Opposition Leader Sajith Premadasa raised some pertinent questions in Parliament yesterday. Demanding to know why the government had issued a gazette, placing the National Commission on Women (NCW) under the Ministry of Women and Child Affairs, he pointed out that the integrity of the commission which was expected to function as an independent body to protect, promote and advance women’s rights, would be undermined if it was placed under a particular ministry. He tabled the gazette notification at issue, disputing the government’s claim that no such document existed. While the Opposition Leader was demolishing the NPP’s arguments, some government members rose to their feet, shouting and accusing him of violating Standing Orders.
Party leaders should have some leeway when crucial matters are discussed in the House, where a lot of time is wasted on innocuous matters. The NCW is expected to safeguard the rights of women who account for about 52 percent of the country’s population. Parliament, therefore, should allocate enough time for discussions on matters pertaining to the NCW and allow the Opposition to express its views freely. After all, politicians act sensibly only when they are out of power. They take leave of their senses when power goes to their heads. Therefore, the public has a right to know the Opposition’s views on matters of national importance. There is nothing stupider than to go by what the ruling party politicians say about issues that adversely affect their own interests.
Governments with steamroller majorities tend to shout down their political opponents in Parliament. We have witnessed this for decades. Powerful regimes, intoxicated with power, cherish the delusion that popular mandates are special licences for them to do as they please and that an electoral defeat deprives the Opposition of its right to express its views and question government policies. The J. R. Jayewardene government did everything in its power to railroad the Opposition of the day into submission, but in vain. The Mahinda Rajapaksa government did likewise and went so far as to debilitate the Opposition by engineering dozens of crossovers. The JVP tore into those regimes, condemning their dictatorial actions, endeared itself to the public, and succeeded in turning the tables on the main parties and capturing state power. Unfortunately, the JVP-led NPP government has failed to be different.

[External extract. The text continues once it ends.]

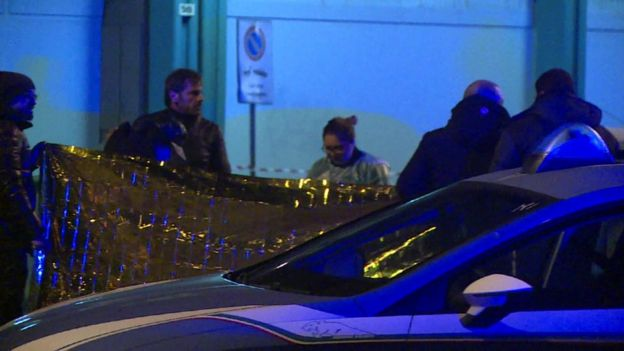 Police and forensics at the scene of a shootout in Milan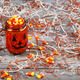 Scary Halloween pumpkin jar filled with candy - PhotoDune Item for Sale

Those who are familiar with the Westminster traditions are aware that the Opposition plays a vital role in a democracy, and deserves the opportunity to speak and raise questions in Parliament because that is a prerequisite for ensuring scrutiny, accountability and democratic legitimacy. The Opposition is duty-bound to question government actions, challenge executive decisions and take up policy flaws. Sri Lankan politicians ought to learn from the UK House of Commons, where the Opposition enjoys the freedom to question and criticise ministers. There are also “Opposition Days” allocated in the House of Commons for discussions on subjects chosen by the non-government parties. There are 20 days allocated for this purpose per session (under Standing Order 14). The JVP-led NPP came to power, promising a radical departure from the country’s rotten political culture. Sadly, it is moving along the same old rut as its predecessors it vehemently condemned for undermining democracy.
Aristotle has said that it is the mark of an educated mind to be able to entertain a thought without accepting it. Those who seek to suppress dissenting views in Parliament only demonstrate that they do not measure up to the Aristotelian standard.